» Texte cité
Le 18 juillet 2011, le Venezuela a adopté la loi sur les coûts, les bénéfices et la garantie du juste prix ( Ley sobre Costos y Precios Justos), laquelle est entrée en vigueur le 22 novembre 2011.  
Le 28 février 2012, la SUNDECOP a promulgué la décision no 059, laquelle est entrée en vigueur le 1er avril 2012, qui, selon le groupe C.________, a eu pour effet de fixer des prix inférieurs aux coûts de production de 73 % de ses marchandises. 
 
B.  
 
B.a. Le 18 mai 2015, A.________, se fondant sur la clause d'arbitrage insérée dans la Convention visant à l'encouragement et à la protection réciproques des investissements conclue le 2 novembre 1995 entre l'Espagne et le Venezuela ( Convenio entre el Gobierno del Reino de España y el Gobierno de la República Bolivariana de Venezuela para la Promoción y la Protección Recíproca de Inversiones "; ci-après: le TBI), a initié une procédure arbitrale dirigée contre le Venezuela en vue d'obtenir le paiement de dommages-intérêts pour cause de violation de diverses dispositions du TBI.  
Un Tribunal arbitral de trois membres a été constitué, conformément au Règlement d'arbitrage de la Commission des Nations Unies pour le droit commercial international (CNUDCI), sous l'égide de la Cour permanente d'arbitrage (CPA), et son siège fixé à Genève. L'espagnol a été désigné comme langue de l'arbitrage. 
Par sentence du 20 mai 2019, le Tribunal arbitral s'est déclaré incompétent pour statuer sur la demande et a mis les frais de la procédure arbitrale à la charge de la demanderesse. En bref, il a estimé que la demanderesse, soit une société espagnole détenant une participation dans une entité vénézuélienne, n'était pas au bénéfice d'un investissement protégé par le TBI dès lors que ledit investissement avait été initialement effectué par une société sise dans un État tiers, non partie au TBI, avant d'être transféré à la demanderesse. 
 
B.b. Saisi d'un recours formé par la demanderesse, le Tribunal fédéral, statuant par arrêt du 25 mars 2020 (cause 4A_306/2019), l'a partiellement admis, a annulé la sentence du 20 mai 2019 et a renvoyé la cause au Tribunal arbitral pour nouvelle décision dans le sens des considérants. En substance, il a considéré que le TBI n'exigeait pas que l'investissement en cause ait été effectué par l'investisseur lui-même en échange d'une contre-prestation. Seule la détention par un investisseur d'une partie contractante d'actifs sur le territoire de l'autre partie contractante était décisive, raison pour laquelle le Tribunal arbitral ne pouvait pas se déclarer incompétent en faisant dépendre la protection d'un investissement conférée par le TBI du respect de conditions supplémentaires (consid. 3.4.2.7). Se référant au principe général de l'interdiction de l'abus de droit, reconnu internationalement et faisant partie de l'ordre public matériel suisse, la Cour de céans a toutefois souligné que la protection d'un traité d'investissement doit être refusée à un investisseur lorsque celui-ci effectue une opération d'acquisition de nationalité à un moment où le litige donnant lieu à la procédure d'arbitrage était prévisible et que cette opération doit être considérée, selon les règles de la bonne foi, comme ayant été effectuée en vue de ce litige (consid. 3.4.2.8). Après avoir indiqué qu'il n'y avait pas lieu de tenter d'établir des critères généraux permettant de déterminer la prévisibilité d'un litige, elle a renvoyé la cause au Tribunal arbitral afin qu'il se prononce sur l'existence d'un abus de droit et tranche d'éventuelles autres objections à sa compétence (consid. 4).

» Liste des enregistrements
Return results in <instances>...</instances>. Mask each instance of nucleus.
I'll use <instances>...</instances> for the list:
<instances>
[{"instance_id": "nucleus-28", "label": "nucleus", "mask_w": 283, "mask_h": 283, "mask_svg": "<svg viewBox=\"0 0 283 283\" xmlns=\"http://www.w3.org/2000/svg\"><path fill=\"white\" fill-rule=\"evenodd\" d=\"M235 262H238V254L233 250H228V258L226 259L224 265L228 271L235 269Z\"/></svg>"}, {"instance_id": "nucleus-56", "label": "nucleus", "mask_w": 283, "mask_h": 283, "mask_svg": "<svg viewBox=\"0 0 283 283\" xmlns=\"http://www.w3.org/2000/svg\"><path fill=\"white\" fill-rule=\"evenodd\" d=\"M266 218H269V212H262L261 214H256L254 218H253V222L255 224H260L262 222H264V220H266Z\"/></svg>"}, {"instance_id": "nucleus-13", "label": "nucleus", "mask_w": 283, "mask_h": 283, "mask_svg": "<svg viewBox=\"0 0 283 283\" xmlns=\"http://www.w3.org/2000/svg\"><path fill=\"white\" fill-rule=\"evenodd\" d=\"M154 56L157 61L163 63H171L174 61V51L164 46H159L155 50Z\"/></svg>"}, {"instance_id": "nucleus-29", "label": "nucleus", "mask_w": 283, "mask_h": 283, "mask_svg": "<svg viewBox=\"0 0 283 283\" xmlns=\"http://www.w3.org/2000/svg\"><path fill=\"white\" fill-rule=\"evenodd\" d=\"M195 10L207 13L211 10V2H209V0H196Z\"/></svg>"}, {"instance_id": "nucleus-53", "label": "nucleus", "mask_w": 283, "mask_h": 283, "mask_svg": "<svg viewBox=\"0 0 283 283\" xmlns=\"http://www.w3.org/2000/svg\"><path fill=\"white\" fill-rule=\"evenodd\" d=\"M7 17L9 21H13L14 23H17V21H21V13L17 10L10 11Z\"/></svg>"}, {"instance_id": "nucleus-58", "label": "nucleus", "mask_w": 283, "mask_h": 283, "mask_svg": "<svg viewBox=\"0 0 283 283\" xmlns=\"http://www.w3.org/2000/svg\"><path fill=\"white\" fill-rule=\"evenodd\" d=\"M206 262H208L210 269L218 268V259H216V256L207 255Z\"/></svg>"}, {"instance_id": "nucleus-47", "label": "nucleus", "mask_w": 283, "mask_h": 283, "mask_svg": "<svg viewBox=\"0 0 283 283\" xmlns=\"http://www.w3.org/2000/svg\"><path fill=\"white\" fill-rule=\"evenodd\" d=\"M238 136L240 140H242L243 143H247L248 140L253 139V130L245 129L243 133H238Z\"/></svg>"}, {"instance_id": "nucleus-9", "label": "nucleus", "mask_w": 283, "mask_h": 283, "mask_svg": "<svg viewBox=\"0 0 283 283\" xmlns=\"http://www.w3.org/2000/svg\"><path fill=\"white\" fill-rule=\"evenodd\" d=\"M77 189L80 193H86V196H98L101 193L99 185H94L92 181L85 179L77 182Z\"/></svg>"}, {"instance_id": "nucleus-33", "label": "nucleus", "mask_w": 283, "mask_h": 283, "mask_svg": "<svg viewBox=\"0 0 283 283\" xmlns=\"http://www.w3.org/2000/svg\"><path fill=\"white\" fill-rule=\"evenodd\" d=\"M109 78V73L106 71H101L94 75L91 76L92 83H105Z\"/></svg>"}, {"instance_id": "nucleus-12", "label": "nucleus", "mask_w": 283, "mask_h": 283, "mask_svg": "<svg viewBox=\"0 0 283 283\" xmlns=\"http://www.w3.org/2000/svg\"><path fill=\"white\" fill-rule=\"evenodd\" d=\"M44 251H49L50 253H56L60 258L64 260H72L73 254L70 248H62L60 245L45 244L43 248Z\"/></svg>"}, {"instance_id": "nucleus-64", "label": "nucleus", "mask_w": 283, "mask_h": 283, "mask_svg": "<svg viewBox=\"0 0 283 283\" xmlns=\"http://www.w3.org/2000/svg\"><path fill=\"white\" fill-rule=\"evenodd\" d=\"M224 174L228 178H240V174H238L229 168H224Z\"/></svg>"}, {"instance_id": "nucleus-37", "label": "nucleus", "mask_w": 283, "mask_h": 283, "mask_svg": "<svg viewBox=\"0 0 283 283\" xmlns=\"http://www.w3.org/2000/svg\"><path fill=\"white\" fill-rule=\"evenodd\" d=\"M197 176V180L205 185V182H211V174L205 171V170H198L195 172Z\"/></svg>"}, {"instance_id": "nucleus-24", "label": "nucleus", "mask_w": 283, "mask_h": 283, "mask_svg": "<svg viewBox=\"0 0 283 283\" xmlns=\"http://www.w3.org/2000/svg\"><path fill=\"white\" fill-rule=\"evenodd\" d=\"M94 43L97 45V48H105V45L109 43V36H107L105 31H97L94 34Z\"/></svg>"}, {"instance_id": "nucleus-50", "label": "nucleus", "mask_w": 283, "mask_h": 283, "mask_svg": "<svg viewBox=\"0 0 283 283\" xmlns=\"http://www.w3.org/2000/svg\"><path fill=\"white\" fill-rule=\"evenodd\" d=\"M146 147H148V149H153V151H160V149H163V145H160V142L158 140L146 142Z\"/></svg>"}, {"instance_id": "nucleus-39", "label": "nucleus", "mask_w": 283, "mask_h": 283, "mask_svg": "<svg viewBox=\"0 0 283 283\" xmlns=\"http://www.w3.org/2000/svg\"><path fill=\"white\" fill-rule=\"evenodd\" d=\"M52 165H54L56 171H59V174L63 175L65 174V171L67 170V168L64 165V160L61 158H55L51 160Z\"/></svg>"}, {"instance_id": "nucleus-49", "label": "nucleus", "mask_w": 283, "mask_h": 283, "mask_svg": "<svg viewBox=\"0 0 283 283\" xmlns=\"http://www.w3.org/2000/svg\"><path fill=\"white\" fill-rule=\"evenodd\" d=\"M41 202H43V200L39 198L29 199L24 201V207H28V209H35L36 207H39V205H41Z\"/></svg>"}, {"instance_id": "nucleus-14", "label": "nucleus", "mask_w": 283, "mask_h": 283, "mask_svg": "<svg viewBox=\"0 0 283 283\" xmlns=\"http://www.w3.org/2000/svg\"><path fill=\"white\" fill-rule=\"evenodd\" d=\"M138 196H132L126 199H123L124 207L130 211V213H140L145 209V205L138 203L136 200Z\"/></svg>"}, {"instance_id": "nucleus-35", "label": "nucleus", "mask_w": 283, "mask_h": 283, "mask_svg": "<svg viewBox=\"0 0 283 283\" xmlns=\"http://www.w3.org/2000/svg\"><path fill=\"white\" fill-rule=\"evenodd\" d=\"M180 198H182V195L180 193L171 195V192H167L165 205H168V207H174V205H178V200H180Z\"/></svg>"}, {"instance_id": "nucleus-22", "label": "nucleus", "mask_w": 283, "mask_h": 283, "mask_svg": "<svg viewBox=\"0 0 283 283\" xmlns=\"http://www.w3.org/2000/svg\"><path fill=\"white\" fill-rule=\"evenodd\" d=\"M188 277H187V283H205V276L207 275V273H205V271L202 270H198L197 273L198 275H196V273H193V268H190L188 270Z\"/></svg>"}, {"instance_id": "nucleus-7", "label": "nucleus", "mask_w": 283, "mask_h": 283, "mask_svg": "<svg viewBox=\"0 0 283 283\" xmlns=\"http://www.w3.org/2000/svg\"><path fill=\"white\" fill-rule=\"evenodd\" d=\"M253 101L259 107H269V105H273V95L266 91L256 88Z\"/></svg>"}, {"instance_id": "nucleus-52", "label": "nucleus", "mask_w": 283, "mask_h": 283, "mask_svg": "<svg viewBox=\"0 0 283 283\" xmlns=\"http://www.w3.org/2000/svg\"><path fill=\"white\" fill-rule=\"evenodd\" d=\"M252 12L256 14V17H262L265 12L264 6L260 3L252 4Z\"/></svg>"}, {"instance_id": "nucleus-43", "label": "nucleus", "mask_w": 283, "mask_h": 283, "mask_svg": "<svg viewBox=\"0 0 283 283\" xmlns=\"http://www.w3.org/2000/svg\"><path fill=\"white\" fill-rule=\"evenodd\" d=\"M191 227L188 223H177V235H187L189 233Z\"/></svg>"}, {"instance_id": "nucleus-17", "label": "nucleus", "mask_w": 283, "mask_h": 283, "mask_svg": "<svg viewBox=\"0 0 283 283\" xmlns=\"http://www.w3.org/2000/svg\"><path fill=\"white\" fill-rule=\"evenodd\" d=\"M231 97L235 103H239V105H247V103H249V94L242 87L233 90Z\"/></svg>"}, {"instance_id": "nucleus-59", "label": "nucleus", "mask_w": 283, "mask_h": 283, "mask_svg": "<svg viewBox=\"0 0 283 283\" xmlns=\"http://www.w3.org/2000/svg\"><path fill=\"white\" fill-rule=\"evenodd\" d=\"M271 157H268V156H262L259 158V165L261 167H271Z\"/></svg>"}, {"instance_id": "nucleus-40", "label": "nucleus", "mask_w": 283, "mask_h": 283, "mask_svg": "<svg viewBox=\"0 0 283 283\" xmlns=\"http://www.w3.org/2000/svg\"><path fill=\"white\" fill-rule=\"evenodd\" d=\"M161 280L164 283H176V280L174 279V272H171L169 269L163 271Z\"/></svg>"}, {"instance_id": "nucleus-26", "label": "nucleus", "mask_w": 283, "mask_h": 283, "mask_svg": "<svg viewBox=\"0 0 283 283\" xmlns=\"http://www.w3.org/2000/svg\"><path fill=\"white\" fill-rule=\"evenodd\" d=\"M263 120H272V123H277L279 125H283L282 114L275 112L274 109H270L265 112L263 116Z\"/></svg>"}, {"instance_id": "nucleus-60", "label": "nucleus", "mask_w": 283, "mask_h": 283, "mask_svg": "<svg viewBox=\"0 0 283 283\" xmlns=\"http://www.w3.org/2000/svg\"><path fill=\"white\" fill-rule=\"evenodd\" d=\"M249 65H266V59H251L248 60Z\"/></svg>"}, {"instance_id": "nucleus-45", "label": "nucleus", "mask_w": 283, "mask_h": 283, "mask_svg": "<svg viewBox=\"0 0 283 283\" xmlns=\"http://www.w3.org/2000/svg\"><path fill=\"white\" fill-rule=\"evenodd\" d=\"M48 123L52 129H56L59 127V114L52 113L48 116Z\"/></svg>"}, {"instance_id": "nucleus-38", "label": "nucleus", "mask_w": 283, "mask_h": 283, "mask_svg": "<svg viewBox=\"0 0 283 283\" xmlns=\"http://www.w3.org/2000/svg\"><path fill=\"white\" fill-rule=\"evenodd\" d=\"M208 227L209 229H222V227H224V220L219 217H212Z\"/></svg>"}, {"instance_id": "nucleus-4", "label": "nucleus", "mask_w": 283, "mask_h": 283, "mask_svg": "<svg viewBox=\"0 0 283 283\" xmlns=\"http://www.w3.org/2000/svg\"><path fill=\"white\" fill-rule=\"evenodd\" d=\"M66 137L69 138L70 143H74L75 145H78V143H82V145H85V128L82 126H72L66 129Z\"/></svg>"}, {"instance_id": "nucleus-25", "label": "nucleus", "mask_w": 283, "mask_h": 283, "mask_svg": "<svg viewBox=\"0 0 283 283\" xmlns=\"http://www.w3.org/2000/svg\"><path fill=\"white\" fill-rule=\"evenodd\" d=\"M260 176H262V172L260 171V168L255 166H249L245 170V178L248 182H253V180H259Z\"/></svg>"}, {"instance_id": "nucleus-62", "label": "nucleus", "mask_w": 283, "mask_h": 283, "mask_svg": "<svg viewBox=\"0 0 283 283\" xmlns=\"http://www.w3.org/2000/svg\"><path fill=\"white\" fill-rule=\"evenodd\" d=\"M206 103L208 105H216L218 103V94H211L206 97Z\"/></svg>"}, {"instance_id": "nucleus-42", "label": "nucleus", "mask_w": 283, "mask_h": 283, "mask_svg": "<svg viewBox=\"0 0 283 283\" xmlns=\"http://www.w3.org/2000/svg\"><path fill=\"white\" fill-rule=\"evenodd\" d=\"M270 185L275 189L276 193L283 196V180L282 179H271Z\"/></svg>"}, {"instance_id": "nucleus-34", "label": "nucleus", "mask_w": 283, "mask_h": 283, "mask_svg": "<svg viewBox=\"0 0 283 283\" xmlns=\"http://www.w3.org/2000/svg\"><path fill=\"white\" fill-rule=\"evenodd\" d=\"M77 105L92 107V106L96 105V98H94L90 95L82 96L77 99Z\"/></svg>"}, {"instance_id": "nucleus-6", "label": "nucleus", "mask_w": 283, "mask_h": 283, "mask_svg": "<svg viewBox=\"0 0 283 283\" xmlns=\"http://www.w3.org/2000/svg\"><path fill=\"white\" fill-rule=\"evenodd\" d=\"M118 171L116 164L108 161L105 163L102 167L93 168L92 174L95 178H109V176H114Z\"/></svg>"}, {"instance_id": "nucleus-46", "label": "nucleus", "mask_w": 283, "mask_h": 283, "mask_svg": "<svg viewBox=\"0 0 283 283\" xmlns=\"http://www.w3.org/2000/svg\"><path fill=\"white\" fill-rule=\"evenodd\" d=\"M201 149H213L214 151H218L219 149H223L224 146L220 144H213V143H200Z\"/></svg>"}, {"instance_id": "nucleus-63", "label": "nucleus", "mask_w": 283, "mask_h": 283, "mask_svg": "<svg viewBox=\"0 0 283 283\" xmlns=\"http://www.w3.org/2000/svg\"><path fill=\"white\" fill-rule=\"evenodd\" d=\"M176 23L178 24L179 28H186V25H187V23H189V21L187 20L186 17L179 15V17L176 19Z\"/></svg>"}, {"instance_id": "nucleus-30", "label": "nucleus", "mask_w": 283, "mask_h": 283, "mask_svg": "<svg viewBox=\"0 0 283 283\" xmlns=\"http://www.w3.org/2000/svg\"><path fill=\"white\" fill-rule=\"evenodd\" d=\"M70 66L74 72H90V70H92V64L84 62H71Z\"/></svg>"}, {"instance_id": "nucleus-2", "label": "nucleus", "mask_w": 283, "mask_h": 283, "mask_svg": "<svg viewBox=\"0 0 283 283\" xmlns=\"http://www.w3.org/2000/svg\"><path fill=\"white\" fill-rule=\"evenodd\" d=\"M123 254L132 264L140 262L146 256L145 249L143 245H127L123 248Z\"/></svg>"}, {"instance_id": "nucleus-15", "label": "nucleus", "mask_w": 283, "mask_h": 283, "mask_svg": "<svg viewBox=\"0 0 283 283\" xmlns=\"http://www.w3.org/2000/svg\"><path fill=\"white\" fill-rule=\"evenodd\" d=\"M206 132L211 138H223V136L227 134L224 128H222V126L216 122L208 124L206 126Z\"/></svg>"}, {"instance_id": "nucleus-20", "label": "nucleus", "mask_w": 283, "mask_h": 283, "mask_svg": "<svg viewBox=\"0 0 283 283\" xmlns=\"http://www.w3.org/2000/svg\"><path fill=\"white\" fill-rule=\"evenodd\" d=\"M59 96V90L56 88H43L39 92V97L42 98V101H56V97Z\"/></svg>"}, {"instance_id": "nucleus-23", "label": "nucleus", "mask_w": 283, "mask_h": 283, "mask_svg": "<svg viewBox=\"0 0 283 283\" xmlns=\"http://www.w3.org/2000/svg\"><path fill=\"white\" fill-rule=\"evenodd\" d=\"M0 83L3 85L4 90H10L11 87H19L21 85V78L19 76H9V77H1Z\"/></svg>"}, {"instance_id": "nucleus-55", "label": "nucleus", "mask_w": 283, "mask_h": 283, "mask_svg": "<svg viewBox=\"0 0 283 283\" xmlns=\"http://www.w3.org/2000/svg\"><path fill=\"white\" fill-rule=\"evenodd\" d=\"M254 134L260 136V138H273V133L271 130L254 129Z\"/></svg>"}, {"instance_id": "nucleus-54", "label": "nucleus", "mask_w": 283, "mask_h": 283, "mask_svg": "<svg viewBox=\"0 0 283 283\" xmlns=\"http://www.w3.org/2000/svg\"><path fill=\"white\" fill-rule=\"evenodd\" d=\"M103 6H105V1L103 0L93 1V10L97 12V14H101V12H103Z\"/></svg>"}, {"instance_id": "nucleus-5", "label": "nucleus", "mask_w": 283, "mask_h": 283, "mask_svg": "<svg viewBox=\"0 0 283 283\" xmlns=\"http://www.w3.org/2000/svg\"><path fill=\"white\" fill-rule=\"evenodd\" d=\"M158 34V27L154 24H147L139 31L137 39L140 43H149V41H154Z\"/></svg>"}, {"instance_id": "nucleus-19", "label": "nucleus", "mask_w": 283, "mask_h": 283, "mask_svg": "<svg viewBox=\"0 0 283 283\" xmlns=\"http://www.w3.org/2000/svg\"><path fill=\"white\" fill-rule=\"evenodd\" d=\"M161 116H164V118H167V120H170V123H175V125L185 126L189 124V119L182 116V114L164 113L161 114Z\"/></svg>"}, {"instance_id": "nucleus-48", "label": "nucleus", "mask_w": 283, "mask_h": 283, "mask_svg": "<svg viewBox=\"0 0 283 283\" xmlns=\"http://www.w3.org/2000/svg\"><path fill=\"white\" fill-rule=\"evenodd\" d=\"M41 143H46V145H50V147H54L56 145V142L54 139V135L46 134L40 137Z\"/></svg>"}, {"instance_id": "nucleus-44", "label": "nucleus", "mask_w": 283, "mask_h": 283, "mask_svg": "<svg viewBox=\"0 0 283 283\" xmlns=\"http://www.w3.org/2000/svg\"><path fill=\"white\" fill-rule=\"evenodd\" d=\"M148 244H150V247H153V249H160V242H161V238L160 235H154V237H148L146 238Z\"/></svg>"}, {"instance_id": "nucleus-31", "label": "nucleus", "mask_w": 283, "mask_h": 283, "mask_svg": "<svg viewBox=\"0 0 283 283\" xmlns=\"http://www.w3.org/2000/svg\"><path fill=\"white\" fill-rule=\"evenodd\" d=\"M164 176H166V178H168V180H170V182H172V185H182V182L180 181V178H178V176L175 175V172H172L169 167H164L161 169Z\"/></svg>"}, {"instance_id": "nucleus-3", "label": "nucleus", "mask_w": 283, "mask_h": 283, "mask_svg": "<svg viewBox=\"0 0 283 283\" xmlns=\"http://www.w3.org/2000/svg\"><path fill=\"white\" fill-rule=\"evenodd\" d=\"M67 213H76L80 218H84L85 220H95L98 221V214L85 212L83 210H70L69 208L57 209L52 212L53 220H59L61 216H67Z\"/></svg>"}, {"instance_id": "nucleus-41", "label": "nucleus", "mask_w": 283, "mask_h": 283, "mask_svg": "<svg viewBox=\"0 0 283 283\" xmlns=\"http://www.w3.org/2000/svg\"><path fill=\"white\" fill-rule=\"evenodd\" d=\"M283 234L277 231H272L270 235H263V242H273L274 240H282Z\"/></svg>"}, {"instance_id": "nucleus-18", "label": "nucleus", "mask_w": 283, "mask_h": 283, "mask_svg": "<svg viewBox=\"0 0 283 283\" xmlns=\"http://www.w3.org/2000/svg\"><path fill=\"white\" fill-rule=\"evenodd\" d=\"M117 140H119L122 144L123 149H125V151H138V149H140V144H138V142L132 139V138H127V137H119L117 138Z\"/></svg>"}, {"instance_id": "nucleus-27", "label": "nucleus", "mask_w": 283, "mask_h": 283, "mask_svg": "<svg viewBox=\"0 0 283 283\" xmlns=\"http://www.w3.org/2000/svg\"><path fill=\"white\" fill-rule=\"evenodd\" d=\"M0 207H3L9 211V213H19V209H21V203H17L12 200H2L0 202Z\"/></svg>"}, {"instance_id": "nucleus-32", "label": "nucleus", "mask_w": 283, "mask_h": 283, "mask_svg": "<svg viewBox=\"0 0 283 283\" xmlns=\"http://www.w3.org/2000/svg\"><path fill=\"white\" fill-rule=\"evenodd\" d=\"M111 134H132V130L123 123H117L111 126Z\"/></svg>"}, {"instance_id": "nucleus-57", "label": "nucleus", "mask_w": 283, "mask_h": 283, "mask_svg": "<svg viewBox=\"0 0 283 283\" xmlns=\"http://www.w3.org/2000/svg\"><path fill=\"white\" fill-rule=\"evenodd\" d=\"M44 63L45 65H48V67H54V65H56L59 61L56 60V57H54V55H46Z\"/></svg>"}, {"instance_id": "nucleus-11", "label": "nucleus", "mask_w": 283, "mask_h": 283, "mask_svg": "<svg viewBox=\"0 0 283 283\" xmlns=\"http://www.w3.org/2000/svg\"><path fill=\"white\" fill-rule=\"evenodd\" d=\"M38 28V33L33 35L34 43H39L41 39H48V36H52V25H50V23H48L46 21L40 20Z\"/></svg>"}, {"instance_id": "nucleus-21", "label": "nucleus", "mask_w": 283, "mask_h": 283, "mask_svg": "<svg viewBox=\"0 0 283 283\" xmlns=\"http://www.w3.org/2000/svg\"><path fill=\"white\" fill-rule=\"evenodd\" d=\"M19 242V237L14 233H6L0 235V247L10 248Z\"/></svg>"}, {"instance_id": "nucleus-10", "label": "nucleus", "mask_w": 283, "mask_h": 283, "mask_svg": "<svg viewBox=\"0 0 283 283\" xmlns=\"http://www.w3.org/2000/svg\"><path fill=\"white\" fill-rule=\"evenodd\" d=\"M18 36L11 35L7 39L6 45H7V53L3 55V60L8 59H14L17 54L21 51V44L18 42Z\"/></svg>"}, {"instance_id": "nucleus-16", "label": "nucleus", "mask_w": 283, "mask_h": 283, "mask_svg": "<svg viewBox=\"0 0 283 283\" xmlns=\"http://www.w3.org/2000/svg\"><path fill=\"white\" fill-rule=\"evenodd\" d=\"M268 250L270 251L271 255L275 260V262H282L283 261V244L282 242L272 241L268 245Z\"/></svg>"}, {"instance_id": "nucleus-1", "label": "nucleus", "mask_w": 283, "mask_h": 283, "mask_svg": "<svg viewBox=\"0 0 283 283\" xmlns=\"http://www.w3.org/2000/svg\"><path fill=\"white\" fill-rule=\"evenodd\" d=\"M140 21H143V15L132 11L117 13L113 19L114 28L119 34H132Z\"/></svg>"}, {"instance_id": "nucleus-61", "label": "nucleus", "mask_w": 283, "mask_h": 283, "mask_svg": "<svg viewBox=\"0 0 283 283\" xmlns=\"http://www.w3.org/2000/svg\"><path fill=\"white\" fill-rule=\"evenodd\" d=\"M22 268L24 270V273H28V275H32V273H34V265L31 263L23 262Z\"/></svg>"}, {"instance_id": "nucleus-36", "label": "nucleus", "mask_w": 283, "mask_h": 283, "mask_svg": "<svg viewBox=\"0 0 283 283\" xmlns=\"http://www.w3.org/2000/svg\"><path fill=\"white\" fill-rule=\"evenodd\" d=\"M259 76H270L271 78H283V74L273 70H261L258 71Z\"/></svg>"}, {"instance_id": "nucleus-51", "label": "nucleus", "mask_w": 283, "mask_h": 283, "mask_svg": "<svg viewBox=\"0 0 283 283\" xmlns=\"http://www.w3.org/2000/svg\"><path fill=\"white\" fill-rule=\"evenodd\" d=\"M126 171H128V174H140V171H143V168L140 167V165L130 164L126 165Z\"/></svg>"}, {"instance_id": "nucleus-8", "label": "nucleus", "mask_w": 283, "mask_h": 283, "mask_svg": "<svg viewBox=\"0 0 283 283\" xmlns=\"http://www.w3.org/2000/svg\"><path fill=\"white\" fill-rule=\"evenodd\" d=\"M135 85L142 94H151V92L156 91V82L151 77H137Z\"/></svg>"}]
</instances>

» Consignes
1: D'après le texte cité, répondez aux questions suivantes :
(a) À quelle date la loi sur les coûts, les bénéfices et la garantie du juste prix est-elle entrée en vigueur ?
(b) Dans quelle ville le siège du Tribunal arbitral a-t-il été fixé ?
(c) Par quel arrêt du Tribunal fédéral, et à quelle date, la sentence du 20 mai 2019 a-t-elle été annulée ?
2: Mettez à jour le passage du texte cité qui commence par "Par sentence du" et se termine par "à la demanderesse.", en remplaçant "Tribunal arbitral" par "Collège arbitral".

» Corrigé
1:
(a) Le 22 novembre 2011.
(b) À Genève.
(c) Par l'arrêt du 25 mars 2020 (cause 4A_306/2019).

2:
Par sentence du 20 mai 2019, le Collège arbitral s'est déclaré incompétent pour statuer sur la demande et a mis les frais de la procédure arbitrale à la charge de la demanderesse. En bref, il a estimé que la demanderesse, soit une société espagnole détenant une participation dans une entité vénézuélienne, n'était pas au bénéfice d'un investissement protégé par le TBI dès lors que ledit investissement avait été initialement effectué par une société sise dans un État tiers, non partie au TBI, avant d'être transféré à la demanderesse.